Enter thin provisioning, a software technology built into storage hardware from manufacturers such as EMC, Hewlett-Packard, IBM, LeftHand Networks and NetApp. Known also as dynamic provisioning and flexible volumes, thin provisioning lets administrators initially allocate a large amount of virtual storage to an app while reserving only a fraction of actual disk space. Designed to either increase the physical capacity automatically as need increases or notify the administrator of the need for more physical space, thin provisioning stretches storage and extends the life of existing storage systems.

“Storage thin provisioning is such a valid concept because it allows users to properly utilize their storage resources,” says Deni Connor, principal analyst at Storage Strategies Now. “Customers don’t have to go out and buy more storage when they see they are running out, and the [database administrator] comes to them and says, ‘I need another terabyte of storage.’”

Storage-related activities such as provisioning, backup and moving data account for 20 percent of IT labor costs, according to a report from F5 Networks.

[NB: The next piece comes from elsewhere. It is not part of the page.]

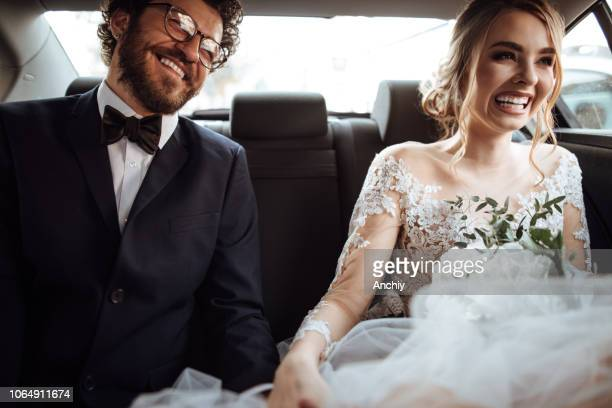 newlyweds holding hands in the backseat - wedding stock pictures, royalty-free photos & images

The concept of storage virtualization is far from new. “That is what a logical volume manager has done for all OSes for 20 years or more: virtualized a physical disk into a logical disk,” says Richard Jones, vice president and service director for data center strategies at the Burton Group.

Under the Hood

To achieve optimal performance, pay attention to these details:

  • Software specifics. Determine how your applications treat thinly provisioned storage. A few apps could consume the entire virtually allocated space at once, negating potential savings.
  • How big or small? Consider the maximum size of the logical unit number that can be provisioned. Also, determine the smallest data block you can start with or add later.
  • Check the ratios. Different storage architectures follow certain thin-provisioning ratios. SAN or NAS environments might employ a 3-1 ratio (three times the storage capacity provided to an application while only one-third is thin provisioned). Direct-attached storage might follow a 2-1 ratio. Location matters. Check where thin-provisioned data is located. Placement on outer disk spindles can improve data access speed. Placement on different storage tiers can also affect performance.